= Beginning of Section =

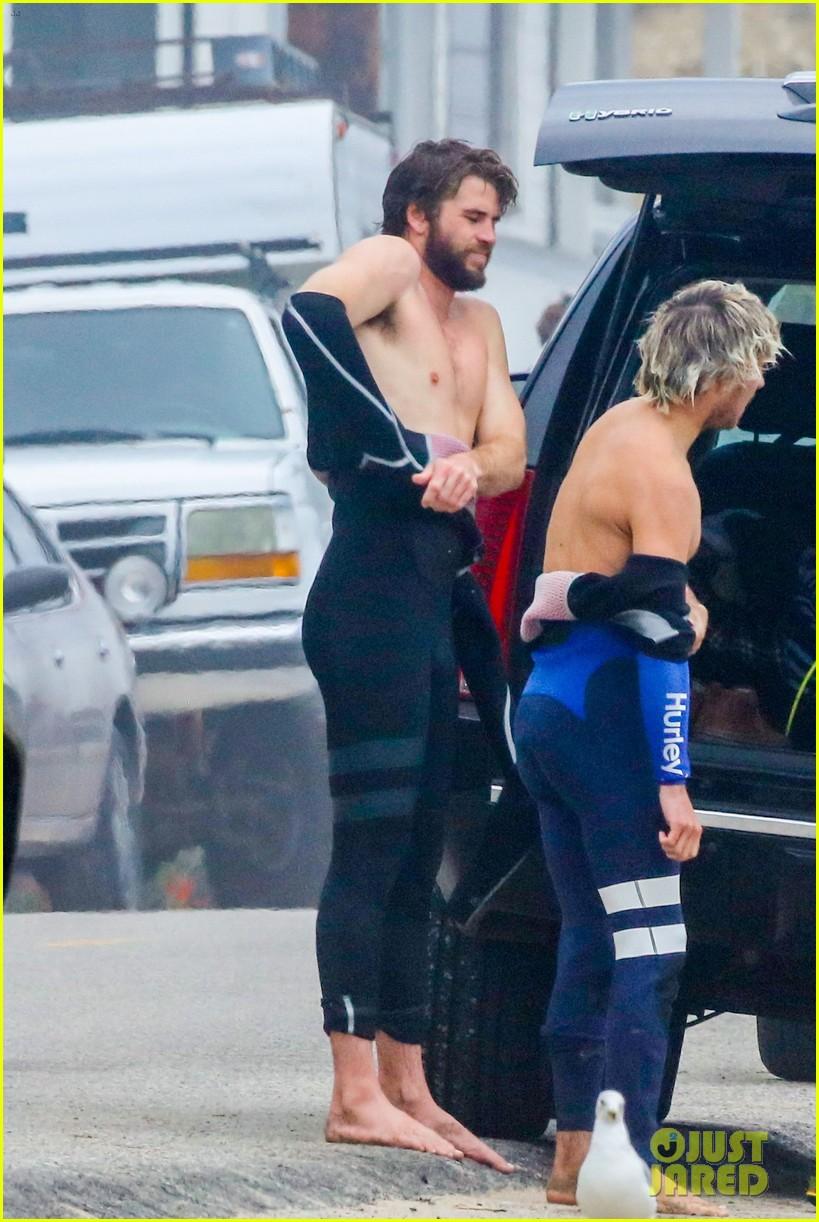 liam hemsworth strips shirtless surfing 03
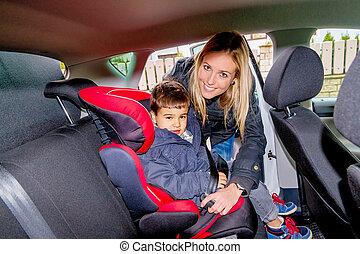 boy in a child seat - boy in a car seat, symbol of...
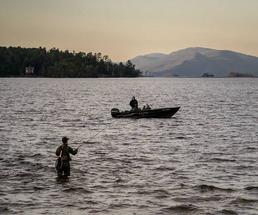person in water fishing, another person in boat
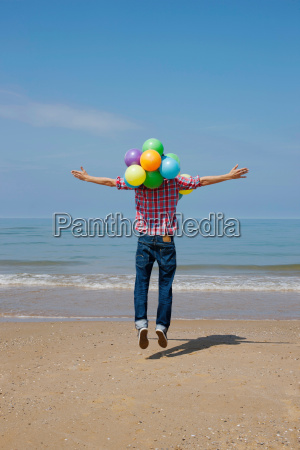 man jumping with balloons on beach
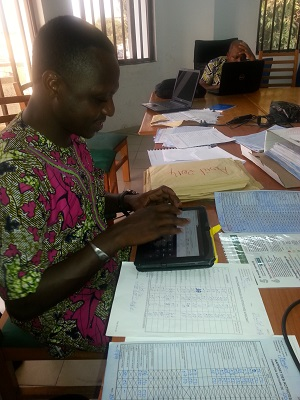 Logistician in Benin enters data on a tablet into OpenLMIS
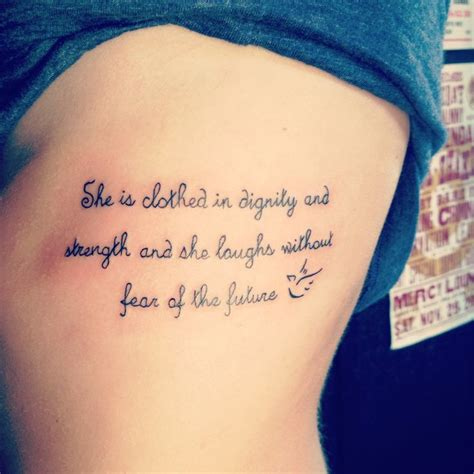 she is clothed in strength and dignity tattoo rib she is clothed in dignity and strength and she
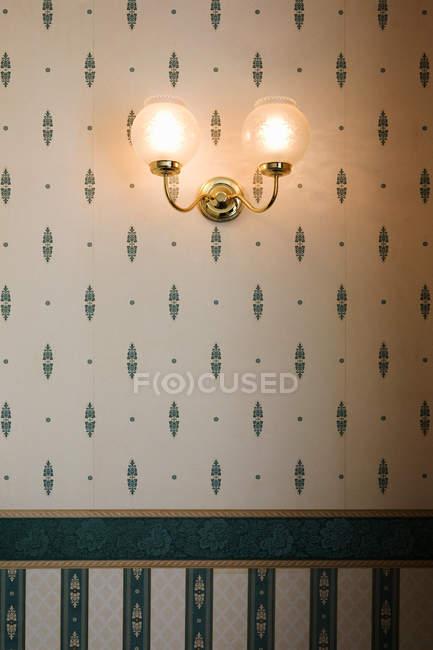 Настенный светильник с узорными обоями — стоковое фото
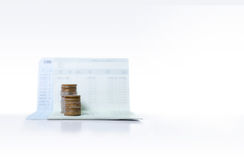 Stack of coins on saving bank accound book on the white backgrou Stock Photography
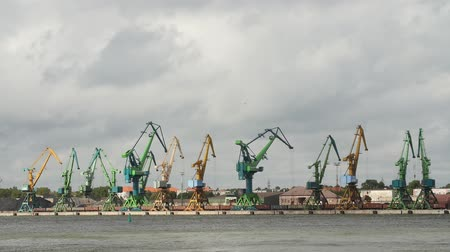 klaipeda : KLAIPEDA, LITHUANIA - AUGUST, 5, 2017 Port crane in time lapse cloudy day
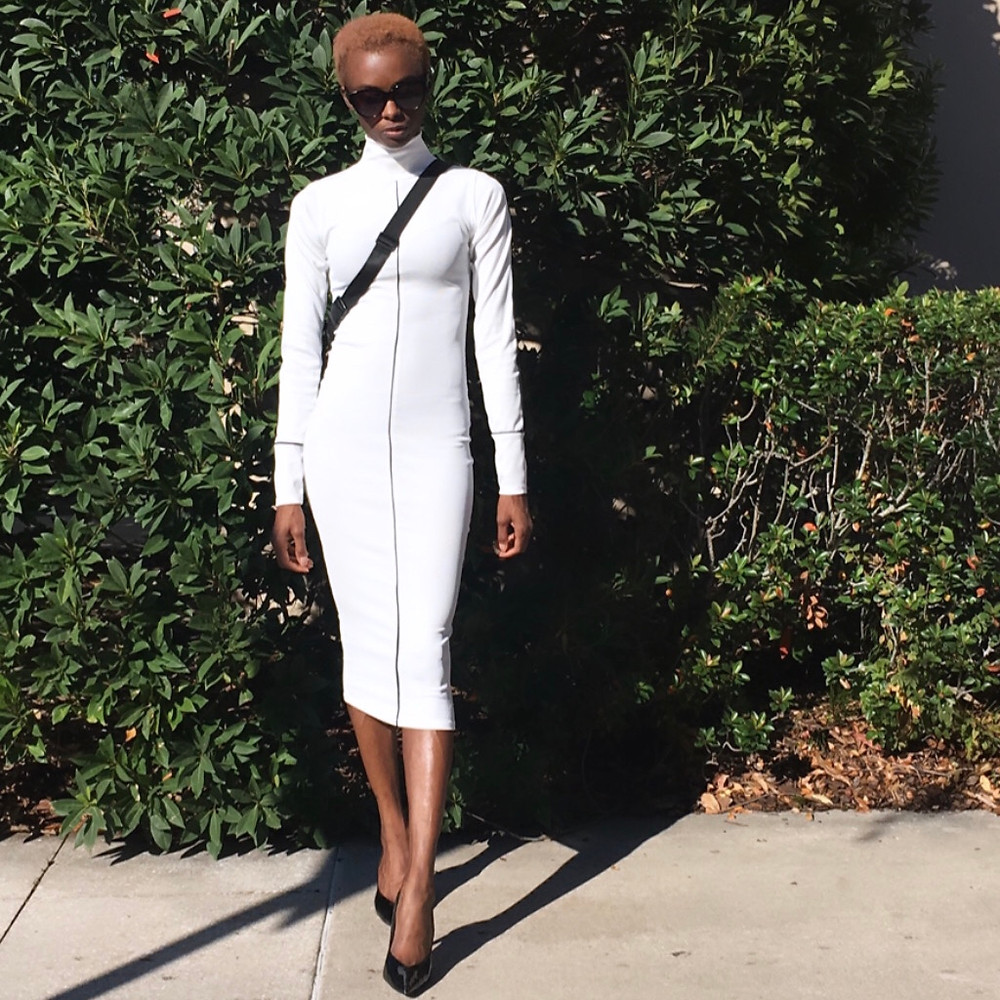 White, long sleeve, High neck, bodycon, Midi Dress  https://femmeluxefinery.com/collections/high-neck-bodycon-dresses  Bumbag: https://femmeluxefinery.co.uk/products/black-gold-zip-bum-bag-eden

= End of Section =

• _Problem to work on_
Repeat the data exactly, without the pictures.

• _Reply_
 liam hemsworth strips shirtless surfing 03
 boy in a child seat - boy in a car seat, symbol of...
person in water fishing, another person in boat
 man jumping with balloons on beach
 Logistician in Benin enters data on a tablet into OpenLMIS
 she is clothed in strength and dignity tattoo rib she is clothed in dignity and strength and she
 Настенный светильник с узорными обоями — стоковое фото
 Stack of coins on saving bank accound book on the white backgrou Stock Photography
 klaipeda : KLAIPEDA, LITHUANIA - AUGUST, 5, 2017 Port crane in time lapse cloudy day
 White, long sleeve, High neck, bodycon, Midi Dress  https://femmeluxefinery.com/collections/high-neck-bodycon-dresses  Bumbag: https://femmeluxefinery.co.uk/products/black-gold-zip-bum-bag-eden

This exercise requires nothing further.